§ **WHAT THE EXERCISE ASKS**
For each statement, say whether it agrees with the passage on Akashi Takenori. Answer yes or no, and quote the passage's deciding words word for word. 1. Takenori served as a strategist under Ukita Hideie. 2. Takenori's mother worked as a nurse during the Siege of Osaka. 3. At the Battle of Sekigahara, Takenori fought against Tokugawa Ieyasu.

----- SELECTED PASSAGE -----

Akashi Takenori (明石 全登) was a Japanese samurai of the Azuchi-Momoyama through early Edo periods. Also known as Teruzumi, Zentō, or Naritoyo. Retainer of Ukita Naoie, the major daimyō of Bizen Province. Also known by his court title, Kamon-no-Kami (掃部頭).

Takenori also served as a strategist under Naoie's son Ukita Hideie. At the Battle of Sekigahara, he fought bravely against Fukushima Masanori. After the Ukita clan had been destroyed in the Battle of Sekigahara, Takenori lived in Akizuki.

At the Siege of Osaka, Akashi entered Osaka castle and he fought against Tokugawa Ieyasu to the last minute. His mother, Monica, accompanied him to Osaka, and worked as a nurse throughout the siege. After the castle's fall, Takenori escaped again. He never committed suicide because of his Christian beliefs. Despite being hunted by the forces of Tokugawa Ieyasu, he was not caught; his whereabouts after the battle are unknown.

Several Tokugawa family traditions, including the Tokugawa Jikki, the Tsuchiya Tomosada Shiki, and the Ishikawa clan Records has stated that Takenori was slain in the battle. The Osaka Gojin Memorandum state that his head was taken by Tei Sanemon, a retainer of Mizuno Katsunari.

----- RECORD EXCERPTS -----

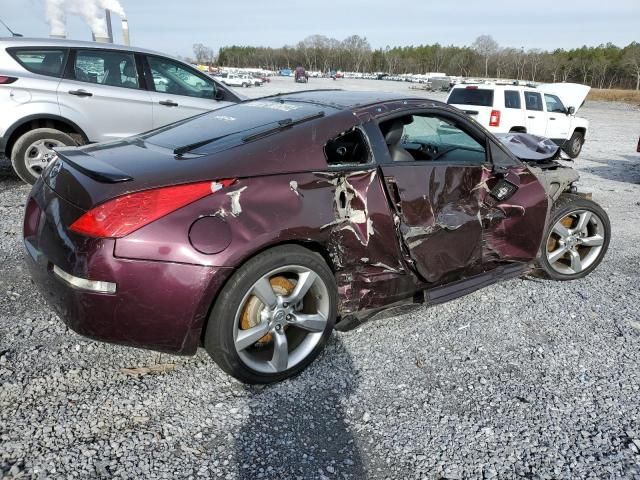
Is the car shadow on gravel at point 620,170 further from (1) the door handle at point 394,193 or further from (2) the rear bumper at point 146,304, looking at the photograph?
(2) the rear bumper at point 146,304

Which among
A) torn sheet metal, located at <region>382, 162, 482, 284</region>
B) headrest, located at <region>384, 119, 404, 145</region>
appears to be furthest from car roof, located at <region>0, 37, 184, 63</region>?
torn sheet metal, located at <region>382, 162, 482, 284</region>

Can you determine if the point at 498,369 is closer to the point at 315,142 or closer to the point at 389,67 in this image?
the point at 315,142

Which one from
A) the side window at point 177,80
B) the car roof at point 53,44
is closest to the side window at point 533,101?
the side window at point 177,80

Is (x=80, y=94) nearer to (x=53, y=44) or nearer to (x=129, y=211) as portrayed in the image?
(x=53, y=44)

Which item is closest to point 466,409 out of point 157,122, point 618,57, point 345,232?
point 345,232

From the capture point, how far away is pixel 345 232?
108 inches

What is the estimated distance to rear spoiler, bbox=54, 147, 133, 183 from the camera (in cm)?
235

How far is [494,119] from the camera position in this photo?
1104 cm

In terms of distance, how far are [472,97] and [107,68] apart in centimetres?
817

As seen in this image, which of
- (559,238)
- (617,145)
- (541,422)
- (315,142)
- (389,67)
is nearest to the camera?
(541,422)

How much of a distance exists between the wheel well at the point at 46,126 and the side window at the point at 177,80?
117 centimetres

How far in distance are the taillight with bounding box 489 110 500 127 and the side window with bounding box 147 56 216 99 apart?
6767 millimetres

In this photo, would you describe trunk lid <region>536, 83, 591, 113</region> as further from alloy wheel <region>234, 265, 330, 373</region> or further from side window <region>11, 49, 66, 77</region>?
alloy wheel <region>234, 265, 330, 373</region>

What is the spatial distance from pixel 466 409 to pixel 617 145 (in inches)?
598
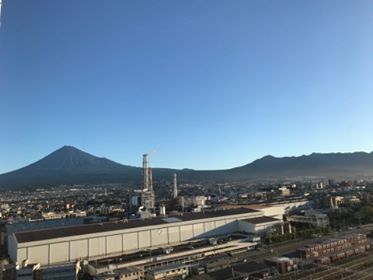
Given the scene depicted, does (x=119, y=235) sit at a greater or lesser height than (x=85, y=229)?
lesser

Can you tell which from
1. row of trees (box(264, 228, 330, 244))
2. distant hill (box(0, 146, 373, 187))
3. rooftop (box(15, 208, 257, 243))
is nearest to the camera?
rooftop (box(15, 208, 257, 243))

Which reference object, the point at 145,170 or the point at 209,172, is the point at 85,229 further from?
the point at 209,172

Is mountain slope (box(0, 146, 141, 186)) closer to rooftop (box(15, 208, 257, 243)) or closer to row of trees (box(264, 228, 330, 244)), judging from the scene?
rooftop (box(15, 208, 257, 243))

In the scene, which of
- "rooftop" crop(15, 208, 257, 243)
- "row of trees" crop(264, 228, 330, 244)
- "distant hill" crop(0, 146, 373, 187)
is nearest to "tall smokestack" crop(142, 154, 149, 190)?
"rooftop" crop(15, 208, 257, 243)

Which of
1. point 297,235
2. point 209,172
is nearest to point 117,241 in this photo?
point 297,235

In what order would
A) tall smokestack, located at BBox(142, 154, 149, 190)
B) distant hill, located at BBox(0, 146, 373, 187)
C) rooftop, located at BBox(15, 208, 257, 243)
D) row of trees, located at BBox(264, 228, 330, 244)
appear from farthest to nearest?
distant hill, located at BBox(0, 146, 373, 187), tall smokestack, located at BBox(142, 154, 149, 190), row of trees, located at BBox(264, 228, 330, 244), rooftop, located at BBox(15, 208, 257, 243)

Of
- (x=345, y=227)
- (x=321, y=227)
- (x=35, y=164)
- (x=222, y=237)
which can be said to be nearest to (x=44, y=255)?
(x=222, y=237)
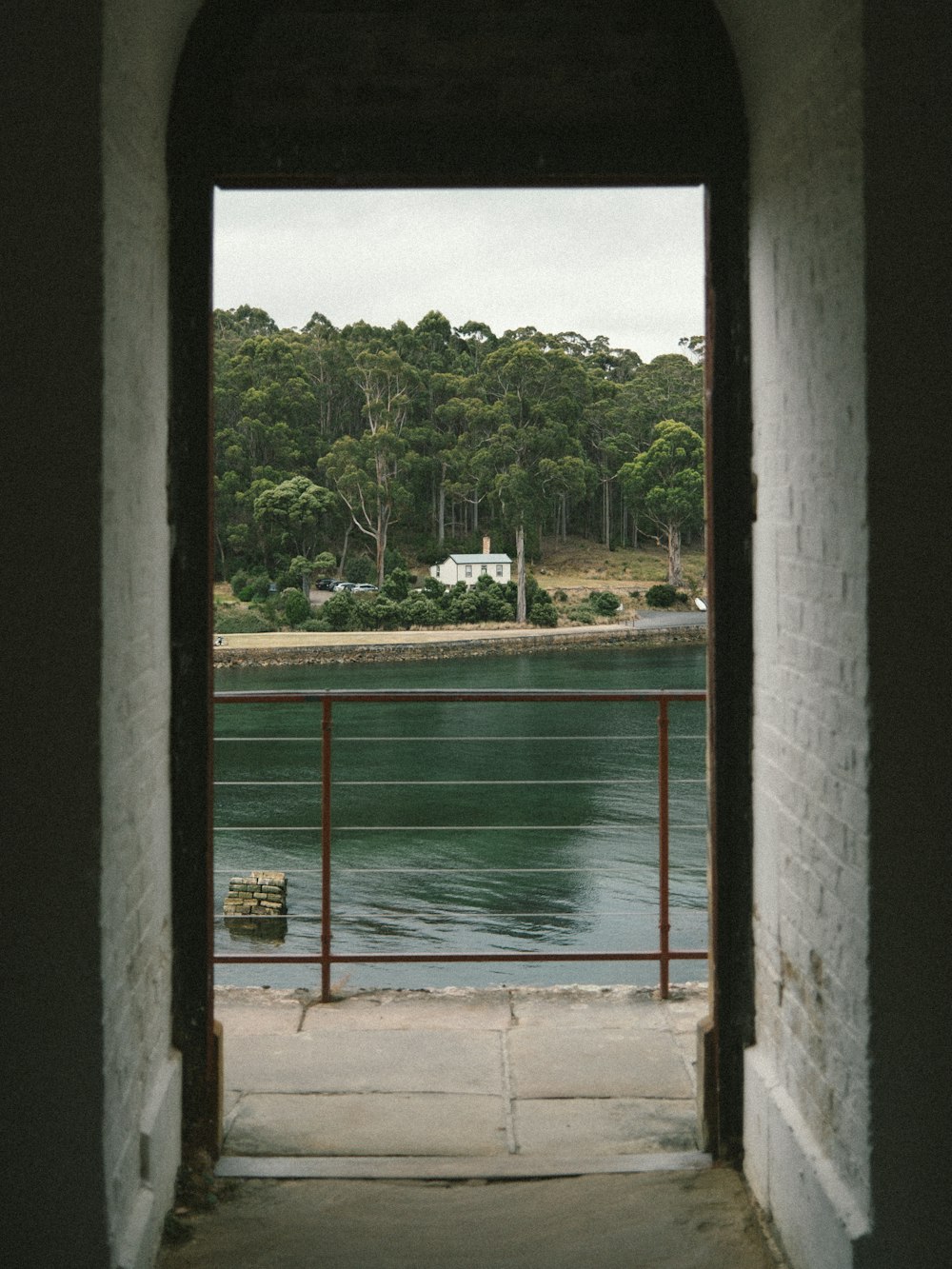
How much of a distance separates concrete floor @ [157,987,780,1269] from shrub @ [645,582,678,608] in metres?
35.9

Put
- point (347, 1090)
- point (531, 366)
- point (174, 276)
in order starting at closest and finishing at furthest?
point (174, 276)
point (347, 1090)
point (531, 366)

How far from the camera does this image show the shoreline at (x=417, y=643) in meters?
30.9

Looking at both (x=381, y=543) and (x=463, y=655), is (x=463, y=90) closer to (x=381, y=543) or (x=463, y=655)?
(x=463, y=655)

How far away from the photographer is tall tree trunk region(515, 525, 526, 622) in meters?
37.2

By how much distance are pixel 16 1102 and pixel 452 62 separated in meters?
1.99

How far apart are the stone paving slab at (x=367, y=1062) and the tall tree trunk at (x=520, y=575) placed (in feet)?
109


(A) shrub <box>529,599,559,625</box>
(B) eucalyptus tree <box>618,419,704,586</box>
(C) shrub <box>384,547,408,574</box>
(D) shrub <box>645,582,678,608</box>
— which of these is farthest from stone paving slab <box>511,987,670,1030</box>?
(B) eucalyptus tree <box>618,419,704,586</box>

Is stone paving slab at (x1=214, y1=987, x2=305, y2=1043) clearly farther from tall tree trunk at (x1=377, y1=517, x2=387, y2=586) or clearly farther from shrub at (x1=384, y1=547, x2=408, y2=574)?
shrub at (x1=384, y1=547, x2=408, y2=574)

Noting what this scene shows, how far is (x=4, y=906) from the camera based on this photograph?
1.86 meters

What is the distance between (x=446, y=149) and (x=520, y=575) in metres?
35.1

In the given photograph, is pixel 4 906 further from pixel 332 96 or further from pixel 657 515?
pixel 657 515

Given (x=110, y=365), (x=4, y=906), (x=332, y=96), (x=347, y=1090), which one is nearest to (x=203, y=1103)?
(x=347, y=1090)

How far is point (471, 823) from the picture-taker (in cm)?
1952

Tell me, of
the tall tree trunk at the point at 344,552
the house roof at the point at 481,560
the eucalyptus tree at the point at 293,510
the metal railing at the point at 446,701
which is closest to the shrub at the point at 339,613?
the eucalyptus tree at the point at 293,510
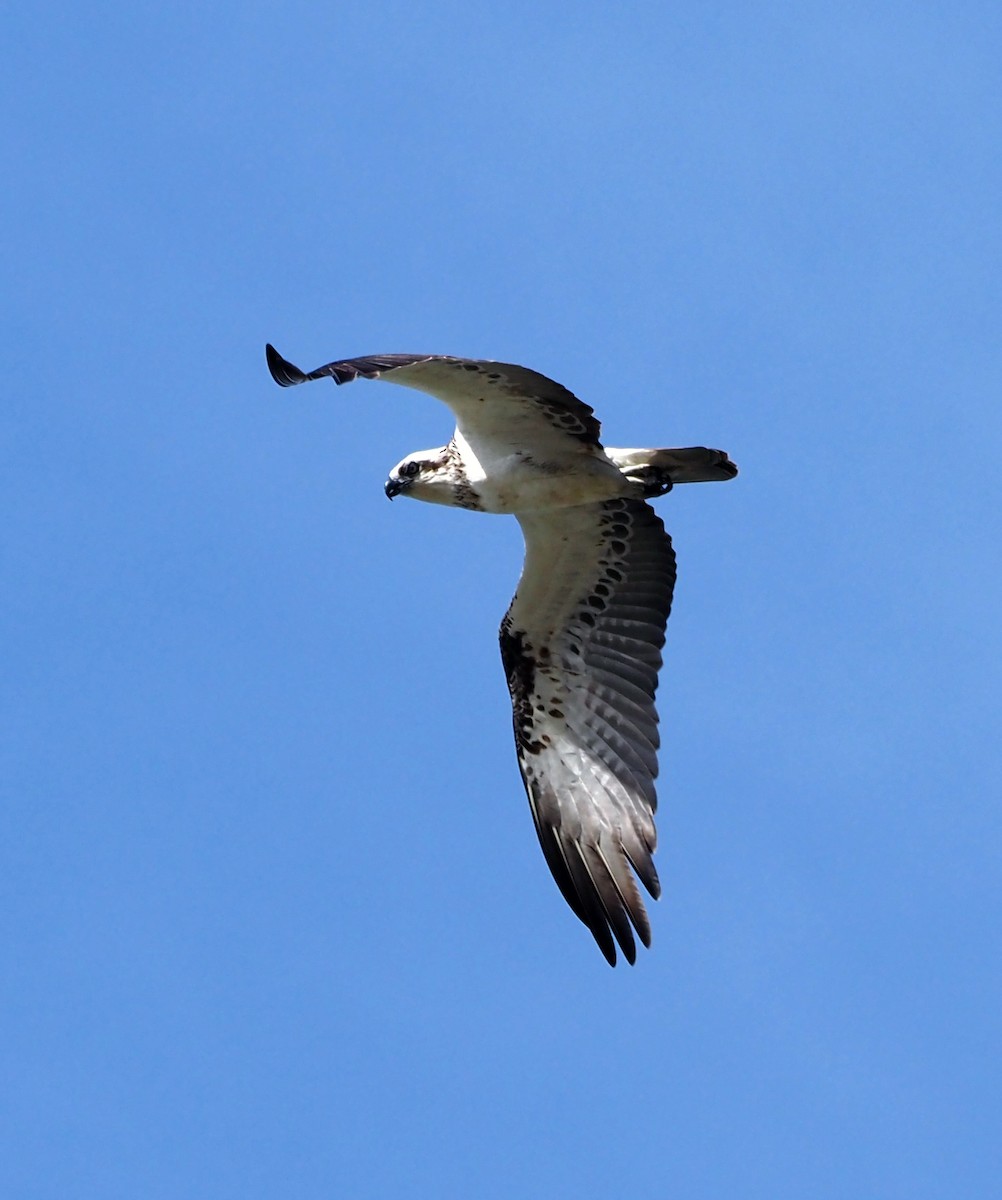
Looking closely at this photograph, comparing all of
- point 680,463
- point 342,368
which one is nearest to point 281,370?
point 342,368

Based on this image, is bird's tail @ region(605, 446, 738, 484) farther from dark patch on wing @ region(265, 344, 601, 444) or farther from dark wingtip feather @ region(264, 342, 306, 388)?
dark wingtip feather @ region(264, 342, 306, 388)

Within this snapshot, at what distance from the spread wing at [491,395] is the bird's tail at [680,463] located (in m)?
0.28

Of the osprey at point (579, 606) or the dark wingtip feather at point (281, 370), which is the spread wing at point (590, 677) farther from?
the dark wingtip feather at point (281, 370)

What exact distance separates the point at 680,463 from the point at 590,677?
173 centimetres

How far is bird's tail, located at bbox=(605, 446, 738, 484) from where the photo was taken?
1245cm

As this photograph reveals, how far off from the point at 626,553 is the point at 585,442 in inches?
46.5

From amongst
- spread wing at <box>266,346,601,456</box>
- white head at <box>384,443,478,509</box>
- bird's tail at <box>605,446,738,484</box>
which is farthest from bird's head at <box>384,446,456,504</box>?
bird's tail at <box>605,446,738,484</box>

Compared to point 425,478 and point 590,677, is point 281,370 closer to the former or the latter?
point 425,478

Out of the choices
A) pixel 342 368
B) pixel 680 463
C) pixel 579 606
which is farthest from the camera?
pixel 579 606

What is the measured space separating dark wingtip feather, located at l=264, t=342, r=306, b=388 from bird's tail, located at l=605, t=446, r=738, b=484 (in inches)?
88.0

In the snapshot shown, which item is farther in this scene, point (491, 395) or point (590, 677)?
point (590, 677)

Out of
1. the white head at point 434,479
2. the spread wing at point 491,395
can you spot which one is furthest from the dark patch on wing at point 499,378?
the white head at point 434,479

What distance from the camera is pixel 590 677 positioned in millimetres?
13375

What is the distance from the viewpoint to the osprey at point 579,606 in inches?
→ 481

-----

§ **RESPONSE TO THIS EXERCISE**
1. Yes: "Takenori also served as a strategist under Naoie's son Ukita Hideie."
2. Yes: "His mother, Monica, accompanied him to Osaka, and worked as a nurse throughout the siege."
3. No: "At the Battle of Sekigahara, he fought bravely against Fukushima Masanori."